Senator for Lagos West
- Incumbent
- Assumed office 13 June 2023
- Preceded by: Solomon Adeola

Deputy Governor of Lagos State
- In office 29 May 2015 – 29 May 2019
- Governor: Akinwunmi Ambode
- Preceded by: Adejoke Orelope-Adefulire
- Succeeded by: Femi Hamzat

Personal details
- Born: 27 November 1970 (age 55) Ojo, Lagos State, Nigeria
- Party: All Progressives Congress
- Education: Lagos State University

= Oluranti Adebule =

Nigerian politician (born 1970)

Idiat Oluranti Adebule (born 27 November 1970) is a Nigerian writer, educationist and politician who has served as the senator representing Lagos West senatorial district since 2023. She previously served as the 15th deputy governor of Lagos State and the sixth woman to occupy the office from 2015 to 2019.

==Early life==
Idiat Oluranti was born on 27 November 1970 to the family of Idowu-Esho of Ojo Alaworo in Ojo local government area of Lagos state.

==Education==
Adebule had her early education at Awori college, Ojo, she thereafter proceeded for tertiary education at the Lagos State University, Ojo to study Islamic Education in 1992. Much later, she had a certificate in early childhood development curriculum and school administration and assessment from the Nigeria Institute of International Education Association in 2006.

She continued her master's degree at the same institution in curriculum studies. She later progressed to obtain her Doctorate degree again at the same institution which she completed in 2012.

==Career==
She began her career as a Junior lecturer at Michael Otedola College Of Primary Education, Epe in the department of Religious Studies.
She later transferred her service to the Lagos State University department of curricular activities.

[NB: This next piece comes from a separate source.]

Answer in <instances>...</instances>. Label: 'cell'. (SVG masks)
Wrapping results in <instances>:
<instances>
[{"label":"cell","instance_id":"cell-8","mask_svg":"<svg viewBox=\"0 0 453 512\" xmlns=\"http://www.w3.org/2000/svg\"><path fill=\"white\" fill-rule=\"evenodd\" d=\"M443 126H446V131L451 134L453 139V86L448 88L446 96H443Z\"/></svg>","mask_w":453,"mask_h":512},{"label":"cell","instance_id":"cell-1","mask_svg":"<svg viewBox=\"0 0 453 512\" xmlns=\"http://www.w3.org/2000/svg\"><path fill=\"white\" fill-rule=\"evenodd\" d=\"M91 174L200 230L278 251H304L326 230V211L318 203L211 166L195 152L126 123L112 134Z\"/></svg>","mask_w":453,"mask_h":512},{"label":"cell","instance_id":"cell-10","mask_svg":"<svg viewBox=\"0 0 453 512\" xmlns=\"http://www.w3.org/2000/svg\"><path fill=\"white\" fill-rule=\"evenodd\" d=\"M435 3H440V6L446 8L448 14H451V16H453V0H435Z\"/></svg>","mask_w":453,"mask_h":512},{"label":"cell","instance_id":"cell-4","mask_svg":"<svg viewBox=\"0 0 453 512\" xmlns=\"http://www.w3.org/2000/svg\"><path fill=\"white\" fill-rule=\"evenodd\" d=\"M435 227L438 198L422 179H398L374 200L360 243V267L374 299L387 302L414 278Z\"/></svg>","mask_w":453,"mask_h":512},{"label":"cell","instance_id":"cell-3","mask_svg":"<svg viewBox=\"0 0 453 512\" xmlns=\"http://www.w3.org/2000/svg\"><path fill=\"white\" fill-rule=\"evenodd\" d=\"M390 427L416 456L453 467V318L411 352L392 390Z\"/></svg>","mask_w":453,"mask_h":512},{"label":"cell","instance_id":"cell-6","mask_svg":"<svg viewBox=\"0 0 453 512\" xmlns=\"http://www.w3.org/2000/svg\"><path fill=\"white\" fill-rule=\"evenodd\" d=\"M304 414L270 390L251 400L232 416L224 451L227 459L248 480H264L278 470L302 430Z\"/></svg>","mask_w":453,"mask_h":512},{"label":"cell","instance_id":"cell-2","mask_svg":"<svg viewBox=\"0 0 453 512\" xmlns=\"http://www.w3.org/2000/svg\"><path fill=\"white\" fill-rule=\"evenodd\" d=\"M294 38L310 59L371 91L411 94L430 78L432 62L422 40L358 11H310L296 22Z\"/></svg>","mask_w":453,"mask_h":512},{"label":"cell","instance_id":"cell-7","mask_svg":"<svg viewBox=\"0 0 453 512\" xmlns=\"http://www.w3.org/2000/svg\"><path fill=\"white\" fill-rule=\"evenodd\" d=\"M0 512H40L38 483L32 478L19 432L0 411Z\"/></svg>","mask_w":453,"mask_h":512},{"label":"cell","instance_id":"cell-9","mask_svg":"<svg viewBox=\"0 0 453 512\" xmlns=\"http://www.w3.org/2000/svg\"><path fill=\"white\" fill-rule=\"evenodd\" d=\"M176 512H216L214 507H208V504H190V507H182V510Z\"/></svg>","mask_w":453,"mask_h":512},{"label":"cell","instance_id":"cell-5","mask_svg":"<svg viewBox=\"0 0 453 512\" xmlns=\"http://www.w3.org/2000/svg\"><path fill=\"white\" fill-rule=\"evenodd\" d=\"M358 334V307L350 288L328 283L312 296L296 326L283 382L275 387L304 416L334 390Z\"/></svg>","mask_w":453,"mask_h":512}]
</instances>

She is responsible for reviewing the Lagos State Education Policy Document.

==Politics==
Dr Adebule political experience started when she was appointed as Commissioner 1 in the Lagos State Post Primary Teaching Service Commission (PP-TESCOM) now Teachers'Establishment and Pensions Office by Asiwaju Bola Ahmed Tinubu from October 2000 to February 2005 and later as board member of the Lagos State Scholarship Board from February 2005 to November 2005. She was appointed and sworn in as the Secretary to the State Government by the Governor of Lagos state, Mr Babatunde Raji Fashola (SAN) in July, 2011.
She was sworn in as the Lagos state deputy governor on 29 May 2015 by the Chief Justice of Lagos. and later her election to the Senate in 2023.